Alex Strick van Linschoten - A Midway Report on my Computer Vision Project

(This post is adapted from a twitter thread, so is a bit more terse than usual.)

I recently switched what I spend the majority of my professional life doing (history -> software engineering). I’m currently working as an ML Engineer at ZenML and really enjoying this new world of MLOps, filled as it is with challenges and opportunities.

I wanted to get some context for the wider work of a data scientist to help me appreciate the problem we are trying to address at ZenML, so looked around for a juicy machine learning problem to work on as a longer project.

I was also encouraged by Jeremy Howard’s advice to “build one project and make it great”. This approach seems like it has really paid off for those who’ve studied the fastai course and I wanted to really go deep on something myself.

Following some previous success working with other mentors from SharpestMinds on a previous project, I settled on Computer Vision and was lucky to find Farid AKA @ai_fast_track to mentor me through the work.

In the last 6 weeks, I’ve made what feels like good progress on the problem. This image offers an overview of the pieces I’ve been working on, to the point where the ‘solution’ to my original problem feels on the verge of being practically within reach.

After just a few lessons of the FastAI course, I trained a classification model to ~95% accuracy to help me sort redacted images from unredacted images.

I used Explosion’s Prodigy to annotate an initial round of data to pass into the next step, enjoying how the labelling process brought me into greater contact with the dataset along the way.

I switched to using IceVision to help me with the more complicated object detection problem, using MMDetection and VFNet to get pretty good results early on.

I’m currently in the process of creating my own synthetic images to boost the annotations I’ve manually made. (I’ll be writing about this process soon as well, as I’m learning a lot about why this is so important for these kinds of computer vision problems.)

I’ve also been amazed at the effectiveness of self-training (i.e. using my initial model in my annotation loop to generate an initial set of annotations which I can easily amend as appropriate, then feeding those annotations in to create a better model and so on). More to follow on that step, too.

I started using Evidently to do some drift detection, inspired by some work I was doing for ZenML on adding Evidently as an integration to our own tool. This helped me think about how new data was affecting the model and the training cycle. I feel like there’s a lot of depth here to understand, and am looking forward to diving in.

I made a tiny little demo on HuggingFace Spaces to show off the current inference capabilities and to see the model in a setting that feels close to reality. This is a simple little Gradio app but I liked how easy this was to put together (a couple of hours, mainly involving some build issues and a dodgy requirements.txt file)

Along the way, I found it sometimes quite painful or fiddly to handle the PDF files that are the main data source for the project, so I built my own Python package to handle the hard work. I used fastai’s nbdev to very quickly get the starters of what I’m hoping might be a useful tool for others using PDF data for ML projects.

Throughout all this, Farid has been patiently helping guide me forward. He saved me from going down some dark rabbit holes, from spending too long studying skills and parts of the problem that needed relatively little mastery in order to get to where I am.

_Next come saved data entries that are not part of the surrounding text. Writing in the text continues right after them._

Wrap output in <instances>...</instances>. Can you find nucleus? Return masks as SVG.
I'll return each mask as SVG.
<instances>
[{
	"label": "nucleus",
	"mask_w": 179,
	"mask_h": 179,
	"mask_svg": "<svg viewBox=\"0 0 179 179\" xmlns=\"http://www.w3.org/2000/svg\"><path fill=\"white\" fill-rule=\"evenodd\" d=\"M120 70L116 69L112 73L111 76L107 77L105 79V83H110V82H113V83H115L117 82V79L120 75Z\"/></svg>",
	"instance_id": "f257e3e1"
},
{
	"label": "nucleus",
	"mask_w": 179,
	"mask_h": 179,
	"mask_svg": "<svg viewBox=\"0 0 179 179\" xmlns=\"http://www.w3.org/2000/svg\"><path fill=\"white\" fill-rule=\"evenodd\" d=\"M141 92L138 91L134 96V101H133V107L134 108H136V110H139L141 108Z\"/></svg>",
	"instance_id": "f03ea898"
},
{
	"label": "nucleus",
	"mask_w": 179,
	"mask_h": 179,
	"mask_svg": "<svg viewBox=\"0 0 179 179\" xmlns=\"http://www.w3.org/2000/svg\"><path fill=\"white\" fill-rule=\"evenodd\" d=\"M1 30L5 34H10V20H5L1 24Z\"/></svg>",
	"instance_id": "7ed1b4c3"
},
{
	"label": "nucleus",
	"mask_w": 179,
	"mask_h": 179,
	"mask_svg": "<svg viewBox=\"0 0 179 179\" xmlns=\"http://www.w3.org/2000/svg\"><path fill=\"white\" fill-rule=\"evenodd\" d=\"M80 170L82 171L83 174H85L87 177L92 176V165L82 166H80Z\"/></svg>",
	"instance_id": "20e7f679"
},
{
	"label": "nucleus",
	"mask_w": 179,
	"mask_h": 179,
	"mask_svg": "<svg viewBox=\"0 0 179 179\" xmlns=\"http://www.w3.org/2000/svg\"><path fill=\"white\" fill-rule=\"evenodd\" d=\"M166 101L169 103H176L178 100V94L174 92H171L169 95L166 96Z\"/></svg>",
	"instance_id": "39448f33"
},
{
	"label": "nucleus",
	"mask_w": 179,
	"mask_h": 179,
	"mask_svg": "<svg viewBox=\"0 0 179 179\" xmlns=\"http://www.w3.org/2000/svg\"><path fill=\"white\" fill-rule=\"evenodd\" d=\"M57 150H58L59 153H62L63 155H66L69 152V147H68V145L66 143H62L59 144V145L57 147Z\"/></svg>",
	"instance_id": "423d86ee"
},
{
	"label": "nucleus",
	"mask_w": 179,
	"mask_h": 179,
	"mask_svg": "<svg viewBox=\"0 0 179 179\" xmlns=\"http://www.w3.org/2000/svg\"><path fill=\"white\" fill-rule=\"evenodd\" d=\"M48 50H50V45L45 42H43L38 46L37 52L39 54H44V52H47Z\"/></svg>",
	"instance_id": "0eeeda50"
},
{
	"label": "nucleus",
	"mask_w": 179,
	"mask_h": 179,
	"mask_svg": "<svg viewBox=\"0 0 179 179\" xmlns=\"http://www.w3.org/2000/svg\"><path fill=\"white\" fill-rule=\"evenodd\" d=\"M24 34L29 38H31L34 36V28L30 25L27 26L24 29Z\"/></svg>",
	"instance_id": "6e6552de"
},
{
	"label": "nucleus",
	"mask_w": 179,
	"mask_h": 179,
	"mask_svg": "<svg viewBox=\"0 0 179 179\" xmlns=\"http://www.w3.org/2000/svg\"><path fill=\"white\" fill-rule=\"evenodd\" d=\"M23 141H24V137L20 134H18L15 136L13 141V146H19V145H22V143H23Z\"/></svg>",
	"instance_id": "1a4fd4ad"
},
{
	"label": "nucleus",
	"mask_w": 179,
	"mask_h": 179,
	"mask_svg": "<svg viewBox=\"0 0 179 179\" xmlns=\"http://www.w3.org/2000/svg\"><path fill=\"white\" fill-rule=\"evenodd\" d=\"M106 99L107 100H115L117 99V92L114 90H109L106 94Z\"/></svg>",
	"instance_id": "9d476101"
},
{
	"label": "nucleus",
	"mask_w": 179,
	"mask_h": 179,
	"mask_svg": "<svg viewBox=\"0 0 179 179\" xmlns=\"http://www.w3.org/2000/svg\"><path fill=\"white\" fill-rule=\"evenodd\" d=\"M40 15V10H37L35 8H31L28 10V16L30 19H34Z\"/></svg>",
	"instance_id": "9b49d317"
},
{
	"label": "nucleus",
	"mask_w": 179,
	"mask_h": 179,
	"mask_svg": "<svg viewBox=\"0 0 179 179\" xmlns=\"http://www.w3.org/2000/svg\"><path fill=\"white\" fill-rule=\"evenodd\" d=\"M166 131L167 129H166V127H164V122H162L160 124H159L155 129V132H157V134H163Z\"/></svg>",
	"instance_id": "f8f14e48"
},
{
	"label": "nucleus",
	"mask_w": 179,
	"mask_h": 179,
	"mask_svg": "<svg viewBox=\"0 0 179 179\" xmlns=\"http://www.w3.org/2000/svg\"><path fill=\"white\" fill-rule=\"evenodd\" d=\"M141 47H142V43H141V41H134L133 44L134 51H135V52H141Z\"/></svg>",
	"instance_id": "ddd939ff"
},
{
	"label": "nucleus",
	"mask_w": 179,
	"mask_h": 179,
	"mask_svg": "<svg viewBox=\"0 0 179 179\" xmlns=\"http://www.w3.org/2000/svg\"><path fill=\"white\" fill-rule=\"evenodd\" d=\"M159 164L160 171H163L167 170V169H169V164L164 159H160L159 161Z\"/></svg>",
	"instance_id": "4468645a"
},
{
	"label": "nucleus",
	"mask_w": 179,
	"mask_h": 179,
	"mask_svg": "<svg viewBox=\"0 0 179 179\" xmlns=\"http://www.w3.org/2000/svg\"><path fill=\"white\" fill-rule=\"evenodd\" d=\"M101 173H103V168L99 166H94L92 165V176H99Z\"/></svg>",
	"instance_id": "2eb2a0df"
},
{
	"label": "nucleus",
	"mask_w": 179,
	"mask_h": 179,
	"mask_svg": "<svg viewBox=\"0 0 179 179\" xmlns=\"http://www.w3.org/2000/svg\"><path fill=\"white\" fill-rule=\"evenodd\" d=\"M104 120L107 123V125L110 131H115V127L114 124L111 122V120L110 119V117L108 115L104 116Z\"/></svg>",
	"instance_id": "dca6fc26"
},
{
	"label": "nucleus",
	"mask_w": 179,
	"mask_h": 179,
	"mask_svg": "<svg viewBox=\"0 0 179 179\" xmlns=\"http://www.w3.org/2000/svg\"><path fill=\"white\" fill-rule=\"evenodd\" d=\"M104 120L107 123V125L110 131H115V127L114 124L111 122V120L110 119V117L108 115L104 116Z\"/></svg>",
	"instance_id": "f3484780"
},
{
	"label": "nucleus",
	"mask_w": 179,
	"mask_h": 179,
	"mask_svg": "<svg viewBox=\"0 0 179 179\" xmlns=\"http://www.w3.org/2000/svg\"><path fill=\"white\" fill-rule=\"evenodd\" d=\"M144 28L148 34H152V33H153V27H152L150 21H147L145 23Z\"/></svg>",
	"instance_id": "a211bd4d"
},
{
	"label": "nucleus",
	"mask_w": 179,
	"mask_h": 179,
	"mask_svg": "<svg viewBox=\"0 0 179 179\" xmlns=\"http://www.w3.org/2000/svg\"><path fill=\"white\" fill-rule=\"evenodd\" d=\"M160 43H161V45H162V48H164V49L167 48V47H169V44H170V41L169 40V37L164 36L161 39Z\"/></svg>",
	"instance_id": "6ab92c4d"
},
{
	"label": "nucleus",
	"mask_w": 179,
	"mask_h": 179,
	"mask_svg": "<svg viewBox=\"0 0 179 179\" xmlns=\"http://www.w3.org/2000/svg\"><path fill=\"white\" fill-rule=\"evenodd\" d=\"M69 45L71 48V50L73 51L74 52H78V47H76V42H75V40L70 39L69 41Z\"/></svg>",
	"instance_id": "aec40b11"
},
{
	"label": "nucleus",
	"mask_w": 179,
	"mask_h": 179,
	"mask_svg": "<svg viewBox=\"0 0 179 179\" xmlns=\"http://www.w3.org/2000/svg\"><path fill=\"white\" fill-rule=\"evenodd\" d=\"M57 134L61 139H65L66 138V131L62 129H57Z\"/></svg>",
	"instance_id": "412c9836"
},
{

Farid has been a consistently enthusiastic and kind advocate for my work, moreover, and this has really helped me stay the course for this project that takes a decent chunk of my time (especially seeing as I do it completely aside / separately from my day job).

I feel like I’m consistently making progress and learning the skills of a data scientist working in computer vision, even though I have so much left to learn! My project still has a ways to go before it’s ‘done’, but I’m confident that I’ll get there with Farid’s support. (Thank you!)